Stated exercise =
How many lines in the records below contain the word "point"? Uppercase and lowercase count as different. Reply with the number only.

Supplied information =
↓↓↓
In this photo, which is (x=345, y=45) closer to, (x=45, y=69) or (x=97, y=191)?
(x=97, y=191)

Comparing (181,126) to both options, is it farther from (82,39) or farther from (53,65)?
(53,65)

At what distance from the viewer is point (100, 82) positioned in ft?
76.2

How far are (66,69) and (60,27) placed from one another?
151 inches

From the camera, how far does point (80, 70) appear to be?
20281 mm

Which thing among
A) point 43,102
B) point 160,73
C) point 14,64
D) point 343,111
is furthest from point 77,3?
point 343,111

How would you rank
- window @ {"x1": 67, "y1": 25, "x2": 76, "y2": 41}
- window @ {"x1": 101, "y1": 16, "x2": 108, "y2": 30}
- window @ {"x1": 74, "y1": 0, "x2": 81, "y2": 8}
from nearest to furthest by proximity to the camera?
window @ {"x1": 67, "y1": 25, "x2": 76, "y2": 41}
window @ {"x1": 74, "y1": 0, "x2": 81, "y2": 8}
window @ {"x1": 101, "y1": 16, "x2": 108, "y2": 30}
↑↑↑
↓↓↓
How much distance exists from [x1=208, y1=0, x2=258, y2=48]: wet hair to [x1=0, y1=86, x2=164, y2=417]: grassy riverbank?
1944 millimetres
↑↑↑
The output =
8